→ **PROMPT**
Give every entry again, word for word and in full.

→ **DATA PROVIDED**
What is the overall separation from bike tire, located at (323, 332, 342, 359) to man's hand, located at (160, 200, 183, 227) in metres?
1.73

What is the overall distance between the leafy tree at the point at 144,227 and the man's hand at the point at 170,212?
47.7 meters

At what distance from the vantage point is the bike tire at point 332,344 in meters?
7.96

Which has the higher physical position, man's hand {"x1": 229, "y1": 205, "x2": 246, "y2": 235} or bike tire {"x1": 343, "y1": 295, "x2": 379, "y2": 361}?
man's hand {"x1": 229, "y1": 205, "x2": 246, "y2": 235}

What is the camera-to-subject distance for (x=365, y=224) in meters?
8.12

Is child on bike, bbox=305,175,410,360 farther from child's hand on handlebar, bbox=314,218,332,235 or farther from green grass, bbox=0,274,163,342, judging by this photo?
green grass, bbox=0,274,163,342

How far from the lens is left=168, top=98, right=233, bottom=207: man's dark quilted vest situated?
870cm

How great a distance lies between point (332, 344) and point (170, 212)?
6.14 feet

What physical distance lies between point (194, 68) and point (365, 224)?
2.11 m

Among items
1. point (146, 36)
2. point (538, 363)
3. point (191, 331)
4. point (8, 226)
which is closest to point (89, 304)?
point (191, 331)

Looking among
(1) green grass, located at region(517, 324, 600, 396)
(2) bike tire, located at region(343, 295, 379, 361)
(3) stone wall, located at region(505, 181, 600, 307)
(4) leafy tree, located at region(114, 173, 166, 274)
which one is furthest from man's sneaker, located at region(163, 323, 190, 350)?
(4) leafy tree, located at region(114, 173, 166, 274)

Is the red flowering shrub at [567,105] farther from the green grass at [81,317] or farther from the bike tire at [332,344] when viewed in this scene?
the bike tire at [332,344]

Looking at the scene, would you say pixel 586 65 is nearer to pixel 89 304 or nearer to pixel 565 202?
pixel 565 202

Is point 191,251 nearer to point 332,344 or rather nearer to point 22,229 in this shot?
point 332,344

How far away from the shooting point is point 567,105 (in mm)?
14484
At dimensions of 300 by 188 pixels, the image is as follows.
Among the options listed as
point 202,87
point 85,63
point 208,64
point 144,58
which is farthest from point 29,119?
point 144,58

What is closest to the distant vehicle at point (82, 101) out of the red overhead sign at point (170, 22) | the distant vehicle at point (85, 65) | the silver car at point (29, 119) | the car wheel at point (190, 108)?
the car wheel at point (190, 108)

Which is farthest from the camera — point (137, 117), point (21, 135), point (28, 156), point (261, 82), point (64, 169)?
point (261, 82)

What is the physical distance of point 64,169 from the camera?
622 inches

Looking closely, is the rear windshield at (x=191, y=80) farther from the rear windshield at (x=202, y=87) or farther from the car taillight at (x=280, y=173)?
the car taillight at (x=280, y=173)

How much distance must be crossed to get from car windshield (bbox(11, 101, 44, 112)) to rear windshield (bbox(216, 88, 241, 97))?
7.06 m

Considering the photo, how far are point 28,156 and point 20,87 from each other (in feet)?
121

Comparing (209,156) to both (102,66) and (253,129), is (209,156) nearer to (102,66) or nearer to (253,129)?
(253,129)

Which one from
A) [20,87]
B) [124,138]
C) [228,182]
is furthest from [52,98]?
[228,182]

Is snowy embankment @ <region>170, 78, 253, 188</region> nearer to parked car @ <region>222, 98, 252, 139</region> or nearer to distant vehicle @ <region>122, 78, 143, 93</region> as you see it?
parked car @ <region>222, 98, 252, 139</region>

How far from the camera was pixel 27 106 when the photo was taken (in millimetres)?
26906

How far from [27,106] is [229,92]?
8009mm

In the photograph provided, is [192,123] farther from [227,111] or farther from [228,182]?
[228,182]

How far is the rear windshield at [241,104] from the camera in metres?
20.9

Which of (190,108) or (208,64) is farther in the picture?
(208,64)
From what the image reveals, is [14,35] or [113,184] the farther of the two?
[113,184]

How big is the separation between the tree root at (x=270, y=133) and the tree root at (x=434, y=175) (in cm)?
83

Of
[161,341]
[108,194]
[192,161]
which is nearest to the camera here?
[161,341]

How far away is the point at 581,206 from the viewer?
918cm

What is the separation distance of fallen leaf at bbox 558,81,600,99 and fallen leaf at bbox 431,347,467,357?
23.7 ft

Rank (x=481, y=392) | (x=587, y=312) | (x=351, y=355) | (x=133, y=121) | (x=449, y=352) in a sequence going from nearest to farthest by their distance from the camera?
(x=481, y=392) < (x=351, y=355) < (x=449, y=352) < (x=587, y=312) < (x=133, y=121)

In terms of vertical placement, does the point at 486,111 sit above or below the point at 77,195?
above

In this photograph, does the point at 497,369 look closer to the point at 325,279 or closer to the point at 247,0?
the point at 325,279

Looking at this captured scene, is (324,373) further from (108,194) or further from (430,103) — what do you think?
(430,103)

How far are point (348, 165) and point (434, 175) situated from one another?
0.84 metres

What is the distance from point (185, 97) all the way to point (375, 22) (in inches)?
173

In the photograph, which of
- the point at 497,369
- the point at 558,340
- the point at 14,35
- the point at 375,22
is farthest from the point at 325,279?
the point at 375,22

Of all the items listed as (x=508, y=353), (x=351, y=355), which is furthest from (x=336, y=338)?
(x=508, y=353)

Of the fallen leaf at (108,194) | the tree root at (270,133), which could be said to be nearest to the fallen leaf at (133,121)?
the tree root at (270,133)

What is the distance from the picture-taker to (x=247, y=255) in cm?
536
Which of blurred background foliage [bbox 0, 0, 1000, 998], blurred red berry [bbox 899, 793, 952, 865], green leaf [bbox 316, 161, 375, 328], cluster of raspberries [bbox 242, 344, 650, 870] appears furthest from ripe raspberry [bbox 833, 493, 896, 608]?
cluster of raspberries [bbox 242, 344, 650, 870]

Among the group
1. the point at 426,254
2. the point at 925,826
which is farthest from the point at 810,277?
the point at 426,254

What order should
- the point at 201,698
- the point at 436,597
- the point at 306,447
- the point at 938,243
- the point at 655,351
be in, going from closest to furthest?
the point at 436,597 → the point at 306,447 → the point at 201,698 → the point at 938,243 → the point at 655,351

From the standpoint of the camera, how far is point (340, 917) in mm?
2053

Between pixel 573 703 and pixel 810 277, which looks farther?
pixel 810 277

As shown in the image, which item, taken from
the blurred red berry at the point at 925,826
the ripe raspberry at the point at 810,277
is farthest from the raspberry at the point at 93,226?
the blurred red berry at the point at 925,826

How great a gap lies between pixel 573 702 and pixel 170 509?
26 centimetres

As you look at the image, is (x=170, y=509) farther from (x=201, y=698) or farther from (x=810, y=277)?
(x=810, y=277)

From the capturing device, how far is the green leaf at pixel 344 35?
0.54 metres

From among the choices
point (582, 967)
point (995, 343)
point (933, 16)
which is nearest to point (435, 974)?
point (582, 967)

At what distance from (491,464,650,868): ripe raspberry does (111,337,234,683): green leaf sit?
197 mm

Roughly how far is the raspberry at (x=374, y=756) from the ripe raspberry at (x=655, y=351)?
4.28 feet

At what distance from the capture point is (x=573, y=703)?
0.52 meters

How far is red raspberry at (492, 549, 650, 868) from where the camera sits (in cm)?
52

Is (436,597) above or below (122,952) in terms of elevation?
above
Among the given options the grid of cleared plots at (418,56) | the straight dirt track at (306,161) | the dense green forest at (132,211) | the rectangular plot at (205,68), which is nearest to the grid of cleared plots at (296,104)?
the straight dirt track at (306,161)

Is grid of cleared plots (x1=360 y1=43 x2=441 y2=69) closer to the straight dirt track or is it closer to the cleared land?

→ **THE SOLUTION**
What is the overall separation from bike tire, located at (323, 332, 342, 359) to man's hand, located at (160, 200, 183, 227) in metres?
1.73

What is the overall distance between the leafy tree at the point at 144,227 and the man's hand at the point at 170,212?
47.7 meters

At what distance from the vantage point is the bike tire at point 332,344 in meters?
7.96

Which has the higher physical position, man's hand {"x1": 229, "y1": 205, "x2": 246, "y2": 235} or bike tire {"x1": 343, "y1": 295, "x2": 379, "y2": 361}?
man's hand {"x1": 229, "y1": 205, "x2": 246, "y2": 235}

What is the camera-to-subject distance for (x=365, y=224) in meters?
8.12

Is child on bike, bbox=305,175,410,360 farther from child's hand on handlebar, bbox=314,218,332,235 or farther from green grass, bbox=0,274,163,342, judging by this photo?
green grass, bbox=0,274,163,342

How far from the lens is left=168, top=98, right=233, bottom=207: man's dark quilted vest situated?
870cm

How great a distance lies between point (332, 344) and point (170, 212)?
6.14 feet

What physical distance lies between point (194, 68) and point (365, 224)?
2.11 m

Among items
1. point (146, 36)
2. point (538, 363)
3. point (191, 331)
4. point (8, 226)
which is closest to point (89, 304)?
point (191, 331)

Looking among
(1) green grass, located at region(517, 324, 600, 396)
(2) bike tire, located at region(343, 295, 379, 361)
(3) stone wall, located at region(505, 181, 600, 307)
(4) leafy tree, located at region(114, 173, 166, 274)
which one is furthest from man's sneaker, located at region(163, 323, 190, 350)?
(4) leafy tree, located at region(114, 173, 166, 274)

Is the red flowering shrub at [567,105] farther from the green grass at [81,317] or farther from the bike tire at [332,344] when viewed in this scene?
the bike tire at [332,344]

Looking at the scene, would you say pixel 586 65 is nearer to pixel 89 304 or nearer to pixel 565 202?
pixel 565 202

Is point 191,251 nearer to point 332,344 or rather nearer to point 22,229 in this shot?
point 332,344

How far away from the shooting point is point 567,105 (in mm)?
14484
At dimensions of 300 by 188 pixels, the image is as follows.
Among the options listed as
point 202,87
point 85,63
point 208,64
point 144,58
which is farthest from point 29,119?
point 144,58

What is closest to the distant vehicle at point (82, 101) out of the red overhead sign at point (170, 22) | the distant vehicle at point (85, 65) | the silver car at point (29, 119) | the car wheel at point (190, 108)?
the car wheel at point (190, 108)

Which is farthest from the camera — point (137, 117), point (21, 135), point (28, 156), point (261, 82), point (64, 169)?
point (261, 82)

What is the physical distance of point 64,169 from the camera?
622 inches

Looking closely, is the rear windshield at (x=191, y=80) farther from the rear windshield at (x=202, y=87) or farther from the car taillight at (x=280, y=173)?
the car taillight at (x=280, y=173)

How much distance must be crossed to get from car windshield (bbox(11, 101, 44, 112)) to rear windshield (bbox(216, 88, 241, 97))?
7.06 m

Considering the photo, how far are point 28,156 and point 20,87 from each other (in feet)?
121

Comparing (209,156) to both (102,66) and (253,129), is (209,156) nearer to (102,66) or nearer to (253,129)?
(253,129)

Which one from
A) [20,87]
B) [124,138]
C) [228,182]
is furthest from [52,98]?
[228,182]

Is snowy embankment @ <region>170, 78, 253, 188</region> nearer to parked car @ <region>222, 98, 252, 139</region> or nearer to distant vehicle @ <region>122, 78, 143, 93</region> as you see it?
parked car @ <region>222, 98, 252, 139</region>

How far from the camera was pixel 27 106 when the photo was taken (in millimetres)?
26906

How far from [27,106] is [229,92]?
8009mm

In the photograph provided, is [192,123] farther from [227,111] or farther from [228,182]?
[228,182]

How far is the rear windshield at [241,104] from the camera in metres?
20.9

Which of (190,108) or (208,64) is farther in the picture?
(208,64)
From what the image reveals, is [14,35] or [113,184] the farther of the two?
[113,184]

How big is the separation between the tree root at (x=270, y=133) and the tree root at (x=434, y=175) (in cm)?
83

Of
[161,341]
[108,194]
[192,161]
which is nearest to the camera here?
[161,341]

How far away is the point at 581,206 from the viewer?
918cm

What is the separation distance of fallen leaf at bbox 558,81,600,99 and fallen leaf at bbox 431,347,467,357?
23.7 ft

Rank (x=481, y=392) | (x=587, y=312) | (x=351, y=355) | (x=133, y=121) | (x=449, y=352) in a sequence going from nearest to farthest by their distance from the camera?
(x=481, y=392) < (x=351, y=355) < (x=449, y=352) < (x=587, y=312) < (x=133, y=121)

In terms of vertical placement, does the point at 486,111 sit above or below the point at 77,195?
above

In this photograph, does the point at 497,369 look closer to the point at 325,279 or closer to the point at 247,0?
the point at 325,279

Looking at this captured scene, is (324,373) further from (108,194) or further from (430,103) — what do you think?
(430,103)

How far are point (348, 165) and point (434, 175) situated from one another?
0.84 metres

What is the distance from point (185, 97) all the way to point (375, 22) (in inches)?
173

In the photograph, which of
- the point at 497,369
- the point at 558,340
- the point at 14,35
- the point at 375,22
is farthest from the point at 325,279?
the point at 375,22

Of all the items listed as (x=508, y=353), (x=351, y=355), which is furthest from (x=336, y=338)?
(x=508, y=353)

Of the fallen leaf at (108,194) | the tree root at (270,133), which could be said to be nearest to the fallen leaf at (133,121)?
the tree root at (270,133)

What is the distance from the picture-taker to (x=247, y=255) in cm?
536
Which of blurred background foliage [bbox 0, 0, 1000, 998], blurred red berry [bbox 899, 793, 952, 865], green leaf [bbox 316, 161, 375, 328], cluster of raspberries [bbox 242, 344, 650, 870] appears furthest from ripe raspberry [bbox 833, 493, 896, 608]?
cluster of raspberries [bbox 242, 344, 650, 870]

Among the group
1. the point at 426,254
2. the point at 925,826
which is farthest from the point at 810,277?
the point at 426,254

What order should
- the point at 201,698
- the point at 436,597
- the point at 306,447
- the point at 938,243
- the point at 655,351
be in, going from closest to furthest?
the point at 436,597 → the point at 306,447 → the point at 201,698 → the point at 938,243 → the point at 655,351

From the standpoint of the camera, how far is point (340, 917) in mm?
2053

Between pixel 573 703 and pixel 810 277, which looks farther?
pixel 810 277

As shown in the image, which item, taken from
the blurred red berry at the point at 925,826
the ripe raspberry at the point at 810,277
is farthest from the raspberry at the point at 93,226?
the blurred red berry at the point at 925,826

How great a gap lies between pixel 573 702 and pixel 170 509?
26 centimetres

As you look at the image, is (x=170, y=509) farther from (x=201, y=698) or farther from (x=810, y=277)?
(x=810, y=277)

From the capturing device, how far is the green leaf at pixel 344 35?
0.54 metres

From among the choices
point (582, 967)
point (995, 343)
point (933, 16)
which is nearest to point (435, 974)?
point (582, 967)

At what distance from (491,464,650,868): ripe raspberry does (111,337,234,683): green leaf sit?
197 mm

Roughly how far is the raspberry at (x=374, y=756) from the ripe raspberry at (x=655, y=351)?
4.28 feet

At what distance from the capture point is (x=573, y=703)?
0.52 meters

How far is red raspberry at (492, 549, 650, 868) from where the camera sits (in cm)?
52

Is (436,597) above or below (122,952) in terms of elevation?
above
Among the given options the grid of cleared plots at (418,56) | the straight dirt track at (306,161) | the dense green forest at (132,211) | the rectangular plot at (205,68), which is nearest to the grid of cleared plots at (296,104)?
the straight dirt track at (306,161)

Is grid of cleared plots (x1=360 y1=43 x2=441 y2=69) closer to the straight dirt track or is it closer to the cleared land?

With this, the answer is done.